CU Finishers: 18. Abby Nichols, 20:35.8; 72. Elizabeth Constien, 21:18.5; 74; Madie Boreman, 21:19.2; 87. Micaela Degenero, 21:26.7; 96. Emily Covert, 21:29.0; 100. Camille Jackson, 21:29.0; 166. Rachel McArthur, 22:01.8.
Men's Team Standings—1. Northern Arizona 60; 2. Notre Dame 87; 3. Oklahoma State 142; 4. Arkansas 181; 5. Stanford 194; 6. Tulsa 237; 7. BYU 254; 8. Iowa State 265; 9. Southern Utah 270; 10. Iona 311; 11. Utah State 351; 12. Mississippi 373; 13. Butler 379; 14. Colorado 398; 15. Wake Forest 425; 16. Duke 462; 17. Michigan State 463; 18. Wisconsin 464; 19. Air Force 464; 20. Villanova, 468; 21. Portland 472; 22. 22. Georgetown 528; 23. NC State 547; 24. Furman 560; 25. Washington 568; 26. Indiana 572; 27. Gonzaga 594; 28. Charlotte 634; 29. Purdue 741; 30. Syracuse 761.

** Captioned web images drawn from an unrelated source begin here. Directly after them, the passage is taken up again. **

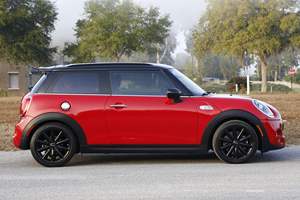Mini Cooper S Hardtop 2020 - Product Image 6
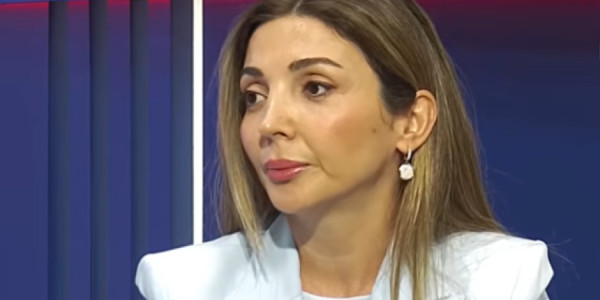 Afaq Kazımova şöbə müdiri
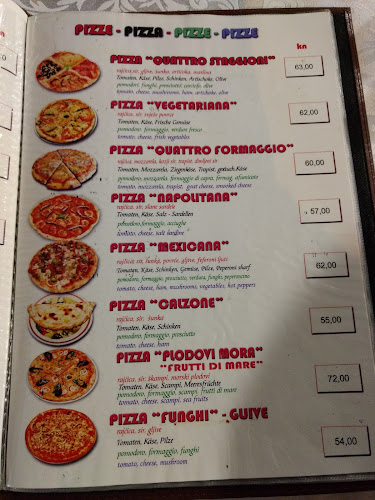 Riva lošinjskih kapetana 18, 51550, Mali Lošinj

Men's Individual 10-Kilometer Leaders (237 finishers)—1. Connor Mantz, BYU, 29:26.1; 2. Adriaan Wildschutt, Florida State, 29:48.2; 3. Wesley Kiptoo, Iowa State, 29:54.9; 4. Nico Young, Northern Arizona, 29:58.3; 5. Patrick Dever, Tulsa, 30:00.0; 6. Blaise Ferro, Northern Arizona, 30:02.0; 7. Abdihamid Nur, Northern Arizona, 30:05.3; 8. Isai Rodriguez, Oklahoma State, 30:08.3; 9. Luis Grijalva, Northern Arizona, 30:10.2, 10. Danny Kilrea, Notre Dame, 30:11.5.
CU Finishers: 59. Alec Hornecker, 31:05.6; 87. Austin Vancil, 31:24.4; 95. Ethan Powell, 31:30.3; 107. Eduardo Herrera, 31:35.4; 117. Paxton Smith, 31:39.8; 183. Jace Aschbrenner, 32:36.7; 195. Hunter Appleton, 32:44.4.